Ulusal ve uluslararası gelişmeler çerçevesinde lojistik sektöründeki ve bilim dalındaki gelişmeleri göz önünde bulundurarak güçlü sektörel nitelikleri bulunan mezunlar yetişmesine katkıda bulunmak amacıyla Uluslararası Nakliyeciler Derneği (UND) önderliğinde yeni bir dernek doğdu. Ulaştırma ve Lojistik Eğitim Kurumları ve Programları Değerlendirme ve Akreditasyon Derneği (ULAKDER) adıyla faaliyetlerine başlayan dernek, lojistik ve taşımacılık eğitimi veren kurumların eğitim-öğretim, araştırma-geliştirme ve idari hizmetler açısından akredite edilerek, belli kalite standartlarının üzerine çıkartılması sağlayacak.
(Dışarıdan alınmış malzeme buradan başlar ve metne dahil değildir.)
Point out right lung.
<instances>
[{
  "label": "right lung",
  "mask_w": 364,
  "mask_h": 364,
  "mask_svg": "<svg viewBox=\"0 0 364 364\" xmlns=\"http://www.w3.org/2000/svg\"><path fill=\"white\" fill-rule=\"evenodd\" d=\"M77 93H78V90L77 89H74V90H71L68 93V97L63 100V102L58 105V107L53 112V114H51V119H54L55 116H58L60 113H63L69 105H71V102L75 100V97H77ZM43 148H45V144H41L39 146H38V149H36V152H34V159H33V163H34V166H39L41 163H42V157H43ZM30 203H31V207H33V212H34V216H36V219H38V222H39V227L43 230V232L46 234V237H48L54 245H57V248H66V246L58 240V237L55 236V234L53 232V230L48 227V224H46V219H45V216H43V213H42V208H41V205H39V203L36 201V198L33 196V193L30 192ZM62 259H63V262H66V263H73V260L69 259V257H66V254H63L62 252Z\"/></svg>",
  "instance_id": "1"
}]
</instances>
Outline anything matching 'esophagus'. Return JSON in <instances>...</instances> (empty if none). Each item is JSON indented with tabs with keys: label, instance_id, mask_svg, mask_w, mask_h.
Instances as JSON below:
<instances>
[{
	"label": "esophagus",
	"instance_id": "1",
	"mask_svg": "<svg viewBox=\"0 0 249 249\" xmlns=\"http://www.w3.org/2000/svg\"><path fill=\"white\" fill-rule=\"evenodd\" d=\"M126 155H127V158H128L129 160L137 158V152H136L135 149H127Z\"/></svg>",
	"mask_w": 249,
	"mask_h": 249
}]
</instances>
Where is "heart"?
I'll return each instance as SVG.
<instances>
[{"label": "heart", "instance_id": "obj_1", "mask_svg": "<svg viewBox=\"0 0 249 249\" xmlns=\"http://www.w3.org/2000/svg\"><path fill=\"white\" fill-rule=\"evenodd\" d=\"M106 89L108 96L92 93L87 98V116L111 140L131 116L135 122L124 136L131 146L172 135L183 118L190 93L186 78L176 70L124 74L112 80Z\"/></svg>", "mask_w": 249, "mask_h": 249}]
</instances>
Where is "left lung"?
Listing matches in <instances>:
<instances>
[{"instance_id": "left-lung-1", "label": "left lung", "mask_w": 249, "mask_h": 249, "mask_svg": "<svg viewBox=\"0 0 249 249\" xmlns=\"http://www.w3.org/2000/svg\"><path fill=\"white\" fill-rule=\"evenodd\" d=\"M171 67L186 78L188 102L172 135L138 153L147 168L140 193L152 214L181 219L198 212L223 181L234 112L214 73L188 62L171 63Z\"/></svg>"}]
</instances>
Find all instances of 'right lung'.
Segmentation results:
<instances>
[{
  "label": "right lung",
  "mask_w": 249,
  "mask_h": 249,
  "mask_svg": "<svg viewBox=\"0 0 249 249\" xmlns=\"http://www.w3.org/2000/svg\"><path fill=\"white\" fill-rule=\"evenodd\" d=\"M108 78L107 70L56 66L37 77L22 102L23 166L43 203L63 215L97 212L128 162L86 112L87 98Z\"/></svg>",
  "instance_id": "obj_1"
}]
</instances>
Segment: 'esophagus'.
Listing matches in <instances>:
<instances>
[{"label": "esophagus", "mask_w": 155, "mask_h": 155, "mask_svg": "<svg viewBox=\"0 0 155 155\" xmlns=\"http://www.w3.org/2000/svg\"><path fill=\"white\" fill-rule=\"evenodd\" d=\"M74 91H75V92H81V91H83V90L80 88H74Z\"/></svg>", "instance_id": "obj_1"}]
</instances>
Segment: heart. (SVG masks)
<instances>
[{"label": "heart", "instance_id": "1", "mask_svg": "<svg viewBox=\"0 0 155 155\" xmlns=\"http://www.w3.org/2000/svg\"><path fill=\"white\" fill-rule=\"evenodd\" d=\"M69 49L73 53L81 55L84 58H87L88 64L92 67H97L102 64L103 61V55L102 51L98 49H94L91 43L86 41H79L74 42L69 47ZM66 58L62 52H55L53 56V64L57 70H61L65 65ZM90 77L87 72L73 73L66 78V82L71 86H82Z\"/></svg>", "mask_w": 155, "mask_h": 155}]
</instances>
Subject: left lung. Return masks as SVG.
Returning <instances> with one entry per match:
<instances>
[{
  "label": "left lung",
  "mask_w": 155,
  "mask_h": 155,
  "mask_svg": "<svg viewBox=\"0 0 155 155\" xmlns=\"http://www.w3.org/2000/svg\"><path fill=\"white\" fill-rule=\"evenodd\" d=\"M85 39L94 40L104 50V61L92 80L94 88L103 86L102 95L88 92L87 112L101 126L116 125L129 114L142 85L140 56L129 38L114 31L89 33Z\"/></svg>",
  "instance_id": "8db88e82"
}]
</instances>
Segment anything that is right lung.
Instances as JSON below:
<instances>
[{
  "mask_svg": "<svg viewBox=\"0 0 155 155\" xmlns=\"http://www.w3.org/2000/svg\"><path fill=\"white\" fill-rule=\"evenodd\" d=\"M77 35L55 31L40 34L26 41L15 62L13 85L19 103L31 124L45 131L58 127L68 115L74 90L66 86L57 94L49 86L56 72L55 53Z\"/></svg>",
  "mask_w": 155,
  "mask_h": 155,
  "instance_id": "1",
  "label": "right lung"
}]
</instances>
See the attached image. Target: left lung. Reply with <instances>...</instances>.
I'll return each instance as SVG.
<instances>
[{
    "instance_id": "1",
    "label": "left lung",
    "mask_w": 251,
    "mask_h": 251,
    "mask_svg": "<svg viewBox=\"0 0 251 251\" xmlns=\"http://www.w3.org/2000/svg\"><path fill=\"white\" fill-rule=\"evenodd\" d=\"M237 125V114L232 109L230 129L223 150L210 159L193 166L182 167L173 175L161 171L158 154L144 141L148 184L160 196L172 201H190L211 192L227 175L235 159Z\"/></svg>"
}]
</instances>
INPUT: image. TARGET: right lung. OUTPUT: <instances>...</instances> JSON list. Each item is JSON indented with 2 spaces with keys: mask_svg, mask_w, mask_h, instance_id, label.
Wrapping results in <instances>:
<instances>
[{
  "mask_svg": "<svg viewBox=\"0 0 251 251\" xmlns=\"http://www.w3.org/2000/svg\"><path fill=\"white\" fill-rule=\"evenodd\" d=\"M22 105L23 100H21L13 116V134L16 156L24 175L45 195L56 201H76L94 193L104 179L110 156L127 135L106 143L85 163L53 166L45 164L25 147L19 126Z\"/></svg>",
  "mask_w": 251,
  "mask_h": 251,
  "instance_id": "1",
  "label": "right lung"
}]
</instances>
ULAKDER Kurucu Yönetim Kurulu Başkanı Doç. Dr. Avni Zafer Acar:
“Eldeki Mevcut Hocaların İlgi Alanlarına Göre Müfredatlar Yapılıyor”
Ulaştırma ve Lojistik Eğitim Kurumları ve Programları Değerlendirme ve Akreditasyon Derneği (ULAKDER) Kurucu Yönetim Kurulu Başkanı Doç. Dr. Avni Zafer Acar, lojistik eğitiminde yaşanan sıkıntılar sonrasında ULAKDER’in oluşumunu ve eğitim konusunda belirli kalite standartlarının yakalanması adına yapılacakları aktardı.
2013 yılı üniversite seçme yerleştirme sınavları kataloğuna göre Türkiye’de 27 tane dört yıllık lojistik bölümü bulunurken 2014 yılında bu rakamın 40’a çıktığını, kontenjanların ise bin 600’den 2 bin 700 rakamına yükseldiğini açıklayan Acar, ilk bakışta sektör için eğitimli çalışan adaylar yetiştiği düşüncesi ile iyi bir durum gibi görünen bu gelişmenin kötü yönlerini şu şekilde aktarıyor: “Öncelikle böyle bir bölümü açmak için mevzuat gereği en az üç doktoralı akademisyen gerekiyor. Dört yıllık bir programı sürdürmek için ise 6-8 akademisyen şartı var. Oysa alanda yetişmiş akademisyen sayısı maalesef henüz bir elin parmakları kadar. Böyle olunca iktisadi, idari ve ticari bilimler alanından derlenen bir eğitim kadrosuyla yola çıkılıyor. Ardından eldeki mevcut hocaların ilgi alanlarına göre müfredatlar yapılıyor. Bu durumda sektörün asıl ihtiyacı ne? Global ölçekte gelişmeler ne yönde diye sorgulanmıyor.”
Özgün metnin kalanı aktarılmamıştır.